Member of Parliament, Lok Sabha
- In office 1999–2007
- Preceded by: Ulhas Vasudeo Patil
- Succeeded by: Haribhau Jawale
- Constituency: Jalgaon

Personal details
- Born: 12 May 1941 Jalgaon, Maharashtra
- Died: 29 October 2018 (aged 77)
- Party: Bharatiya Janata Party
- Spouse: Pramila Mahajan ​(m. 1973)​
- Children: Jeetendra Mahajan Leena Mahajan
- Parents: Giridhar Mahajan (father); Yashoda Mahajan (mother);
- Education: Bachelor of Arts Bachelor of Education
- Alma mater: Indore University

= Y. G. Mahajan =

Indian politician (1941–2018)

Yashwant Giridhar Mahajan (12 May 1941 - 29 October 2018) was an Indian politician from the Bharatiya Janata Party (BJP) political party.
He was a member of the 14th Lok Sabha of India, representing the Jalgaon constituency of Maharashtra.

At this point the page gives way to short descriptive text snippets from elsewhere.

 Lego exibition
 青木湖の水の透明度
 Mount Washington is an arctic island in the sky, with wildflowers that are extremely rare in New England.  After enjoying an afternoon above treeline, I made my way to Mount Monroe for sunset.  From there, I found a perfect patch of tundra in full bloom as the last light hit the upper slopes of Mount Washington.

In the sting Operation Duryodhana
by the Noida based media firm Cobrapost, aired 12 December 2005 on the Indian Hindi news TV Channel Aaj Tak, Mahajan was caught on video accepting bribes of Rs. 35,000 for fielding questions in parliament.

On 23 December 2005 a Special Committee of the Lok Sabha found him guilty of contempt of the House and following a motion calling for the expulsion of all 11 MPs caught in the sting, he was expelled from Parliament.